— START DATA SUPPLIED —
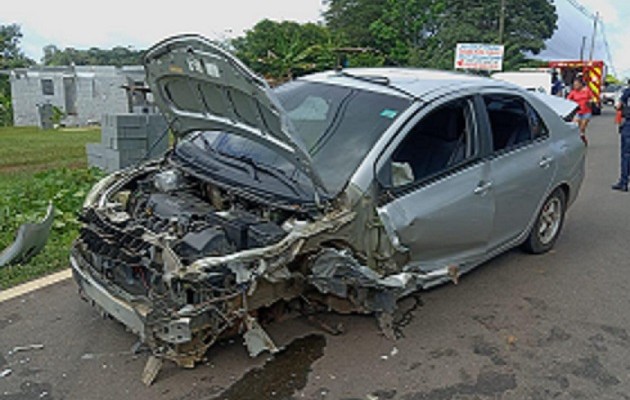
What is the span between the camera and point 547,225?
5.39 metres

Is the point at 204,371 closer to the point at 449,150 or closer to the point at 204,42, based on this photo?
the point at 204,42

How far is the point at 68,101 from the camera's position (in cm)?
3028

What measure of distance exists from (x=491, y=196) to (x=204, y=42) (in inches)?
91.8

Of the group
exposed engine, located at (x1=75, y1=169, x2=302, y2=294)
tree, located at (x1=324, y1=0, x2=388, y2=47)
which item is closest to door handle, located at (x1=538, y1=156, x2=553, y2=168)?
exposed engine, located at (x1=75, y1=169, x2=302, y2=294)

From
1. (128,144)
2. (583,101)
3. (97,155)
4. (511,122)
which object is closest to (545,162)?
(511,122)

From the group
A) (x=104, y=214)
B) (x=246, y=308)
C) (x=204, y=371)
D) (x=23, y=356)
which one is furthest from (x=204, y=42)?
(x=23, y=356)

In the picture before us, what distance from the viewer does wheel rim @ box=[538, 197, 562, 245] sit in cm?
525

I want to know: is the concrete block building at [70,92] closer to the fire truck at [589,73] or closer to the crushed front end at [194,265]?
the fire truck at [589,73]

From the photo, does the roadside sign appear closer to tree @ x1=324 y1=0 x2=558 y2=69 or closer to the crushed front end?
tree @ x1=324 y1=0 x2=558 y2=69

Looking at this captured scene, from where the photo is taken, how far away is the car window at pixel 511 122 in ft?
14.6

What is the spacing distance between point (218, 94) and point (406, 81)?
1.49m

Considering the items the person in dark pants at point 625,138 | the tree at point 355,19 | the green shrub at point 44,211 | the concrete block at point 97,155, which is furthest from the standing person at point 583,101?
the tree at point 355,19

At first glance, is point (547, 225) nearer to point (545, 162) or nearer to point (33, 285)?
point (545, 162)

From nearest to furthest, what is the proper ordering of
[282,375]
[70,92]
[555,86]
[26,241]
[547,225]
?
[282,375] < [26,241] < [547,225] < [555,86] < [70,92]
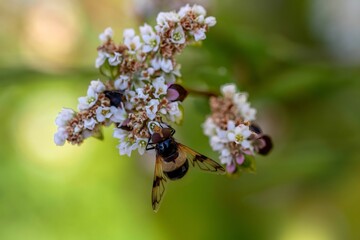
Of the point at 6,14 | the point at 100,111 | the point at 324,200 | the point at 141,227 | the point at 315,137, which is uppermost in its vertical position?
the point at 6,14

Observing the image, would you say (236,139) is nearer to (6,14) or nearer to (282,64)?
(282,64)

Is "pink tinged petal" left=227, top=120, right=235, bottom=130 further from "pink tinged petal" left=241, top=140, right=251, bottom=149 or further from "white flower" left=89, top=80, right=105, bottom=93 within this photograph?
"white flower" left=89, top=80, right=105, bottom=93

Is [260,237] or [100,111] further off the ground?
[260,237]

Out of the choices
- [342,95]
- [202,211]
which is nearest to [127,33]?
[342,95]

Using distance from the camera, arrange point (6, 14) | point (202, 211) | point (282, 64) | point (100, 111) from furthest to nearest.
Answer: point (6, 14) → point (202, 211) → point (282, 64) → point (100, 111)

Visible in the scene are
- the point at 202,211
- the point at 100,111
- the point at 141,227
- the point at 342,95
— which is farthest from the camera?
the point at 141,227

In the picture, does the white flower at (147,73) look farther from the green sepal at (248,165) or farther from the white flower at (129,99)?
the green sepal at (248,165)

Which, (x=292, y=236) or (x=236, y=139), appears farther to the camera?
(x=292, y=236)

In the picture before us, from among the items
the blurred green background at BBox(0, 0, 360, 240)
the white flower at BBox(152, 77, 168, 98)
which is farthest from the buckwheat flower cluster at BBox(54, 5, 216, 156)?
the blurred green background at BBox(0, 0, 360, 240)
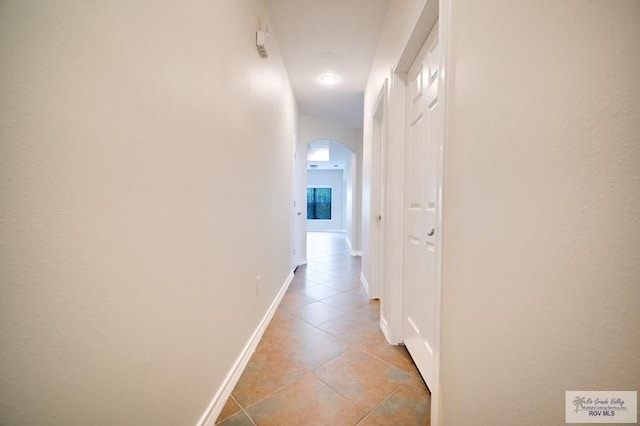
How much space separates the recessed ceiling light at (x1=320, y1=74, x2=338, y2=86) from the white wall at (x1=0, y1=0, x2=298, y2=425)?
7.19 feet

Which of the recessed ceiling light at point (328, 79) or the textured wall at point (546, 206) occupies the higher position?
the recessed ceiling light at point (328, 79)

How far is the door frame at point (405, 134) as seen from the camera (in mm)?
1005

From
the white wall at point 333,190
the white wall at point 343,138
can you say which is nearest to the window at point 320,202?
the white wall at point 333,190

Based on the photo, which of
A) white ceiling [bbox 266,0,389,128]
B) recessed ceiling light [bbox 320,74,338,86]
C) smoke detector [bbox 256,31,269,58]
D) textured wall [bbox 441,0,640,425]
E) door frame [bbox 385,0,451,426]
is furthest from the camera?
recessed ceiling light [bbox 320,74,338,86]

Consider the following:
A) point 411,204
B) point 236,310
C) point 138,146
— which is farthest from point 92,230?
point 411,204

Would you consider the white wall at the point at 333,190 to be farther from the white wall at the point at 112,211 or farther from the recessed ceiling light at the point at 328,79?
the white wall at the point at 112,211

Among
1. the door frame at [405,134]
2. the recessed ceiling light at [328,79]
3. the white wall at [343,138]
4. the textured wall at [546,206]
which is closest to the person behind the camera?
the textured wall at [546,206]

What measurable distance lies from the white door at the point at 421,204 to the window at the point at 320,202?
33.4 ft

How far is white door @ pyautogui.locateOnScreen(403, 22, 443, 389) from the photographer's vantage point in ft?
4.63

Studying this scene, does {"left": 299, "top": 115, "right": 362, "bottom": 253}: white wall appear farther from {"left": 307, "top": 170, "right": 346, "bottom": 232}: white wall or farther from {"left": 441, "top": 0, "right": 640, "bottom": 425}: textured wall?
{"left": 307, "top": 170, "right": 346, "bottom": 232}: white wall

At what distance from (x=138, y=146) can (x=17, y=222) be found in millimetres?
340

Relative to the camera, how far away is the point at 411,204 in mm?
1773

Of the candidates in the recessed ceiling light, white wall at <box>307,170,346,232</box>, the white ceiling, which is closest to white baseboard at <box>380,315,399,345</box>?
the white ceiling

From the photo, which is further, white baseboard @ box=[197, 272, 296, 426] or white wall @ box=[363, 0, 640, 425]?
white baseboard @ box=[197, 272, 296, 426]
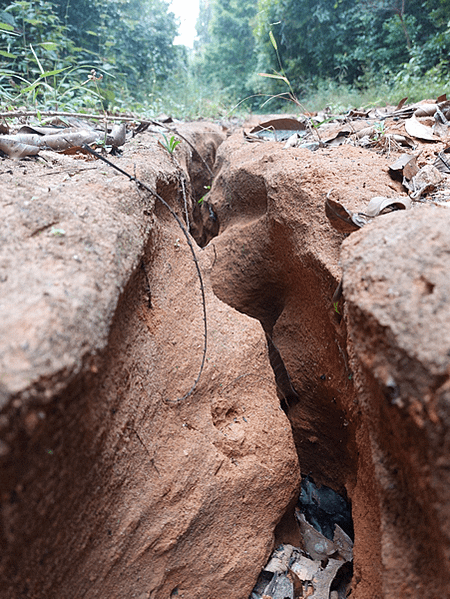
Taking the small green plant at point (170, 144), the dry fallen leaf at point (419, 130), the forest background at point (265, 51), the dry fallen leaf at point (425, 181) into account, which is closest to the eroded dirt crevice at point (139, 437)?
the small green plant at point (170, 144)

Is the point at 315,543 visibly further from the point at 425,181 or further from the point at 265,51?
the point at 265,51

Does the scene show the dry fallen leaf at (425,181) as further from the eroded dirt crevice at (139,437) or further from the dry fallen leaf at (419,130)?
the eroded dirt crevice at (139,437)

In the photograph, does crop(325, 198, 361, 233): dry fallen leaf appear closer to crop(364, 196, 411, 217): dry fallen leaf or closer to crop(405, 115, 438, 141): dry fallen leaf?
crop(364, 196, 411, 217): dry fallen leaf

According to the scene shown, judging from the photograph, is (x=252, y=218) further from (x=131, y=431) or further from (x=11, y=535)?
(x=11, y=535)

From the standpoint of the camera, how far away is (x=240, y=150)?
250 centimetres

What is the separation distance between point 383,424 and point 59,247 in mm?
856

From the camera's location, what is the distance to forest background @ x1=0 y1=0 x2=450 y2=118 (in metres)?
4.30

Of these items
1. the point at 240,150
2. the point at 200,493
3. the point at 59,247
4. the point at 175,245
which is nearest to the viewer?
the point at 59,247

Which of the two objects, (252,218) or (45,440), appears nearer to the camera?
(45,440)

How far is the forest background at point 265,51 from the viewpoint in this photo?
430 centimetres

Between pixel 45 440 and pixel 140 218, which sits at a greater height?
pixel 140 218

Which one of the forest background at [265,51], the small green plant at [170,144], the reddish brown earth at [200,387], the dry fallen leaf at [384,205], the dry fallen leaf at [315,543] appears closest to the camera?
the reddish brown earth at [200,387]

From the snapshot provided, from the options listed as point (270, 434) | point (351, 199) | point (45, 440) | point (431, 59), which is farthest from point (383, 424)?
point (431, 59)

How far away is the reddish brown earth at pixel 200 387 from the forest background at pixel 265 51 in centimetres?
257
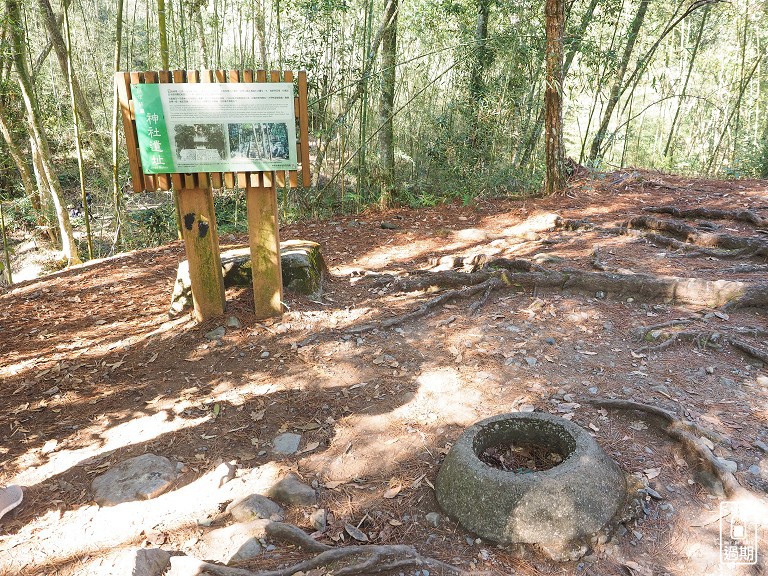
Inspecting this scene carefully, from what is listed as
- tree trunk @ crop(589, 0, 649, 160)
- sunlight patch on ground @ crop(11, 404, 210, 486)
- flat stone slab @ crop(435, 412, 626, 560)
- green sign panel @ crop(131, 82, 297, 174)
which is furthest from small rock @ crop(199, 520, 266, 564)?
tree trunk @ crop(589, 0, 649, 160)

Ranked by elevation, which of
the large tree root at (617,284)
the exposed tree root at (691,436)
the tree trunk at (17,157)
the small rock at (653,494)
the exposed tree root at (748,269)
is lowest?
the small rock at (653,494)

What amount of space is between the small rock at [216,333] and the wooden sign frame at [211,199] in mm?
181

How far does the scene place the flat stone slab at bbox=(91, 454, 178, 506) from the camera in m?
2.98

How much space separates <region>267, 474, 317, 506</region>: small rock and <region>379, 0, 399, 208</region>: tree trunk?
6.71 metres

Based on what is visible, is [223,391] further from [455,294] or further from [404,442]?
[455,294]

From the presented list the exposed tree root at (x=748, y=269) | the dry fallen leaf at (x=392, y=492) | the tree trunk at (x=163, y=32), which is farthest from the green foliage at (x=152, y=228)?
the exposed tree root at (x=748, y=269)

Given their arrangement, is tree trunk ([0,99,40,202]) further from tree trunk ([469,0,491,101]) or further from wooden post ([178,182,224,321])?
tree trunk ([469,0,491,101])

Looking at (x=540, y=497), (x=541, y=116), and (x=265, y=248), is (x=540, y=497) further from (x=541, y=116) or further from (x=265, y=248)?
(x=541, y=116)

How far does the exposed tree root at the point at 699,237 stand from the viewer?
18.5 ft

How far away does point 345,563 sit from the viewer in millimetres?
2459

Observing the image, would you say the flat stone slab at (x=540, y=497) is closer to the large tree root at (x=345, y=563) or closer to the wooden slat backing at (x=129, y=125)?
the large tree root at (x=345, y=563)

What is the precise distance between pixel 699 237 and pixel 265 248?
518 centimetres

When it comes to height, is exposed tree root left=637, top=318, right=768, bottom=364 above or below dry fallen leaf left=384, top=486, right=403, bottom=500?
above

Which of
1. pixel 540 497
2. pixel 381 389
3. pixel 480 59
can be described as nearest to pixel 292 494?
pixel 381 389
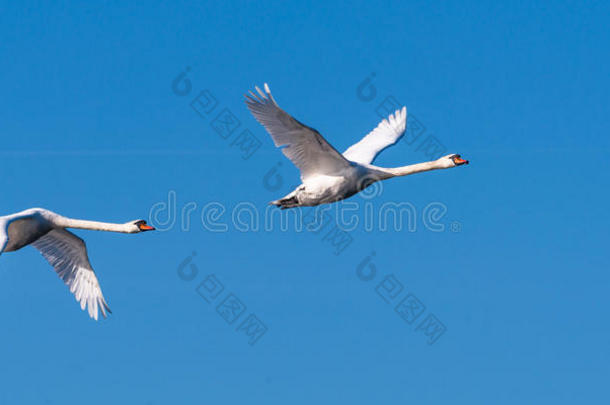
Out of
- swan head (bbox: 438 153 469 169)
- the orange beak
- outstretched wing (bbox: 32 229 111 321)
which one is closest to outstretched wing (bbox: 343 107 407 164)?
swan head (bbox: 438 153 469 169)

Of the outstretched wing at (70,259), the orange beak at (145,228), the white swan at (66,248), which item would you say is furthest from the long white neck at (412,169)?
the outstretched wing at (70,259)

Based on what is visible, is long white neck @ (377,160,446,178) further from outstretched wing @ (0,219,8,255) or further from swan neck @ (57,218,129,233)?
outstretched wing @ (0,219,8,255)

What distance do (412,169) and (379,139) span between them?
322cm

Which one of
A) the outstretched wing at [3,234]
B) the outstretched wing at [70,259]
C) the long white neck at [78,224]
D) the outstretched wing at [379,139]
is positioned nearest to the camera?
the outstretched wing at [3,234]

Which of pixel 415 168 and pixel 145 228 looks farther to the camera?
pixel 415 168

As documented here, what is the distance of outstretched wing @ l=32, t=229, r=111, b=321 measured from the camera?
2227 centimetres

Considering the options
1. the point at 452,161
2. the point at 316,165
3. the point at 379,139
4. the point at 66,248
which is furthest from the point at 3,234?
the point at 379,139

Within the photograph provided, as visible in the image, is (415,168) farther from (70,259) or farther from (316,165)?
(70,259)

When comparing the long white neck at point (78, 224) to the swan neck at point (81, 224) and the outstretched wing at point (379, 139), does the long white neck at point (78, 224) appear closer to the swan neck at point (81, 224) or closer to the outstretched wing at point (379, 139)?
the swan neck at point (81, 224)

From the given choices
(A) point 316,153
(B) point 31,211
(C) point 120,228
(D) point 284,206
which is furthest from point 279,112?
(B) point 31,211

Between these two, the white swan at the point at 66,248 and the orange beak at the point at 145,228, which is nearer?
the orange beak at the point at 145,228

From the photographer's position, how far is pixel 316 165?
2086 centimetres

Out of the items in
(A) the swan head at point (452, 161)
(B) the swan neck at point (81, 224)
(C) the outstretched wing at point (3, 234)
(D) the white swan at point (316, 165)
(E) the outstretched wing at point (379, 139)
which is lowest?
(A) the swan head at point (452, 161)

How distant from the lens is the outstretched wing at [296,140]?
62.5ft
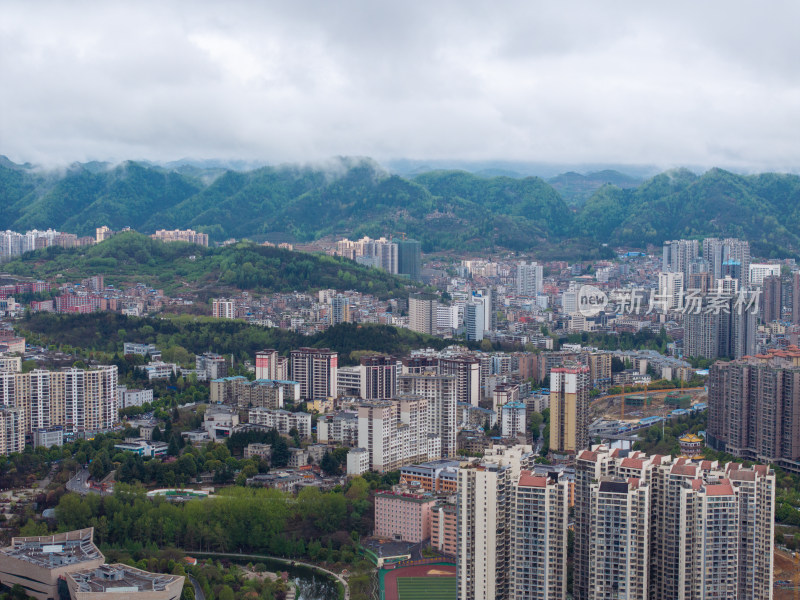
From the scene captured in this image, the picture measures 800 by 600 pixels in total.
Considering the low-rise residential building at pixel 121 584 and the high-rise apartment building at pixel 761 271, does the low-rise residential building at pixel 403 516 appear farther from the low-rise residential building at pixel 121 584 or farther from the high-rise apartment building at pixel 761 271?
the high-rise apartment building at pixel 761 271

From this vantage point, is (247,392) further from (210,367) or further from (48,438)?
(48,438)

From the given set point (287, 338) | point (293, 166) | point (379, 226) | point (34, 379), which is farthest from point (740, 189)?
point (34, 379)

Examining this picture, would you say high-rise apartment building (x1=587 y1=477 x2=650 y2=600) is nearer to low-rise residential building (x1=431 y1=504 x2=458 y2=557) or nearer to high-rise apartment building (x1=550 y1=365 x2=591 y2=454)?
low-rise residential building (x1=431 y1=504 x2=458 y2=557)

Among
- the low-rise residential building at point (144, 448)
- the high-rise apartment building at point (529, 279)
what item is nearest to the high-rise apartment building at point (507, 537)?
the low-rise residential building at point (144, 448)

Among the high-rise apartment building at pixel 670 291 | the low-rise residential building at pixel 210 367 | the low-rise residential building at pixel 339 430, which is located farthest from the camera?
the high-rise apartment building at pixel 670 291

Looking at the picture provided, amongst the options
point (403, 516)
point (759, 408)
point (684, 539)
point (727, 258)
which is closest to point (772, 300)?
point (727, 258)

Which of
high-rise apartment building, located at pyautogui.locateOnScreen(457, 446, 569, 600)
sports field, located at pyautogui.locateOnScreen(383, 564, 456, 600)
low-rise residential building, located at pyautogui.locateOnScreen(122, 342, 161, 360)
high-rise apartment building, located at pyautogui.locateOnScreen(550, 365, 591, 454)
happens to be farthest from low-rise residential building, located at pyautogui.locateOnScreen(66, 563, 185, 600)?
low-rise residential building, located at pyautogui.locateOnScreen(122, 342, 161, 360)

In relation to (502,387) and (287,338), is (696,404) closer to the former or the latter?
(502,387)
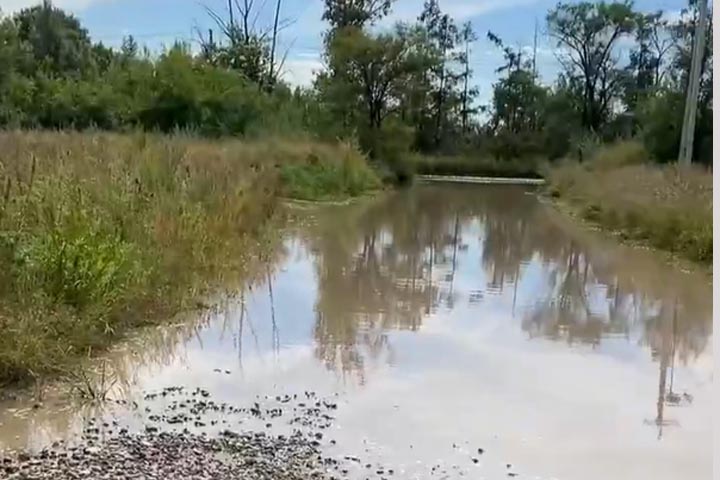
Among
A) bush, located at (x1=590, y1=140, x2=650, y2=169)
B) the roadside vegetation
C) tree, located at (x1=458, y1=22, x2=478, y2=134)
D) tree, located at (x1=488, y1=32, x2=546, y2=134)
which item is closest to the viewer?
the roadside vegetation

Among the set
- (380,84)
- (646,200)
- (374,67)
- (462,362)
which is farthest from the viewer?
(380,84)

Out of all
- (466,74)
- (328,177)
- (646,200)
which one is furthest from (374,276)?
(466,74)

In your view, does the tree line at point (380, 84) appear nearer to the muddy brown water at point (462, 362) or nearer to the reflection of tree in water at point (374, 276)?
the muddy brown water at point (462, 362)

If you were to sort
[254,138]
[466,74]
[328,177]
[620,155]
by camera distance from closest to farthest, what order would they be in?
[254,138] → [328,177] → [620,155] → [466,74]

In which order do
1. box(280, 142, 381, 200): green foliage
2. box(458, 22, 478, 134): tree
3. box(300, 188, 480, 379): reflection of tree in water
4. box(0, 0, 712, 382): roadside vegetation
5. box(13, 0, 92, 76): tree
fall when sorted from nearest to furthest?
box(0, 0, 712, 382): roadside vegetation
box(300, 188, 480, 379): reflection of tree in water
box(13, 0, 92, 76): tree
box(280, 142, 381, 200): green foliage
box(458, 22, 478, 134): tree

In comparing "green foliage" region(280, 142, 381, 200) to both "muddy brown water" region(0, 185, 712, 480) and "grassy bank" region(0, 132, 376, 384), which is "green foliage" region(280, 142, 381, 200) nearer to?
"grassy bank" region(0, 132, 376, 384)

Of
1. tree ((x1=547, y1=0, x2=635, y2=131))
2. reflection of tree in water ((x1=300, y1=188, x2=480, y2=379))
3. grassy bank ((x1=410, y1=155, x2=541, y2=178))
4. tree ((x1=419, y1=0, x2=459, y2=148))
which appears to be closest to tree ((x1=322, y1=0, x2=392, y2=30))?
tree ((x1=419, y1=0, x2=459, y2=148))

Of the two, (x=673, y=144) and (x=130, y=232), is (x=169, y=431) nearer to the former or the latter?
(x=130, y=232)

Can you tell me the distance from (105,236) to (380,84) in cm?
1165

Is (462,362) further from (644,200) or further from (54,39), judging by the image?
(54,39)

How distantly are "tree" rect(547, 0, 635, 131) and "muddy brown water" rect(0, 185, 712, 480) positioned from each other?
A: 3215 mm

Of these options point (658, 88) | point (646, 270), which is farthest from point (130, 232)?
point (658, 88)

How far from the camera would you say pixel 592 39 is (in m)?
9.52

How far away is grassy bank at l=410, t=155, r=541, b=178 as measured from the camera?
16453 millimetres
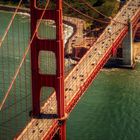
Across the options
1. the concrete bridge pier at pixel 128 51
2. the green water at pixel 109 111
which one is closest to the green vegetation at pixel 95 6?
the concrete bridge pier at pixel 128 51

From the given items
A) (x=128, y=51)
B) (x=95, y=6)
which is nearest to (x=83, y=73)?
(x=128, y=51)

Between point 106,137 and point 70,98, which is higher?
point 70,98

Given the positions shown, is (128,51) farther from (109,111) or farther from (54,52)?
(54,52)

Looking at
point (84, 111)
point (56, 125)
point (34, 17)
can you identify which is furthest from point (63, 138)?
point (84, 111)

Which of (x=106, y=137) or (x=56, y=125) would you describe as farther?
(x=106, y=137)

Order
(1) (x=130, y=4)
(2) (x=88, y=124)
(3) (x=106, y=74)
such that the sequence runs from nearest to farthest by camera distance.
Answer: (2) (x=88, y=124) → (3) (x=106, y=74) → (1) (x=130, y=4)

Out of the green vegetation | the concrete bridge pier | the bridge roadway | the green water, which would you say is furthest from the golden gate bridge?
the green vegetation

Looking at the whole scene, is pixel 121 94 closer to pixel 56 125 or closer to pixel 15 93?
pixel 15 93

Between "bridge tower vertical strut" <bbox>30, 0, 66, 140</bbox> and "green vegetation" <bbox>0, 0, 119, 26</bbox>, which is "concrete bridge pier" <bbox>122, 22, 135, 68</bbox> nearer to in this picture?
"green vegetation" <bbox>0, 0, 119, 26</bbox>
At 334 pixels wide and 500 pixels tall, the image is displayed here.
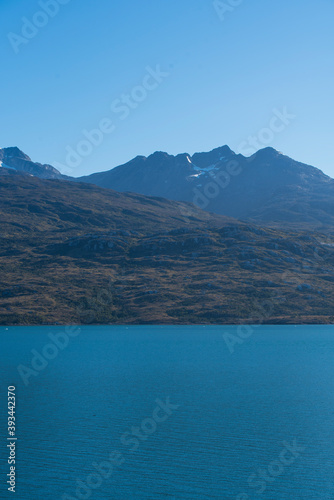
— END DATA SUPPLIED —
WHAT THIS TASK INVOLVES
Pull out every line of the listing above that contains the word "window", copying each one as it appears. Case counts.

RESPONSE TO THIS EXERCISE
Looking at this captured scene, from where the photo is taken, how far away is the car window at pixel 511 122 in ft?
can you say which is nearest to the window at point 320,202?
What measurable distance lies from the white door at the point at 421,204 to the window at the point at 320,202?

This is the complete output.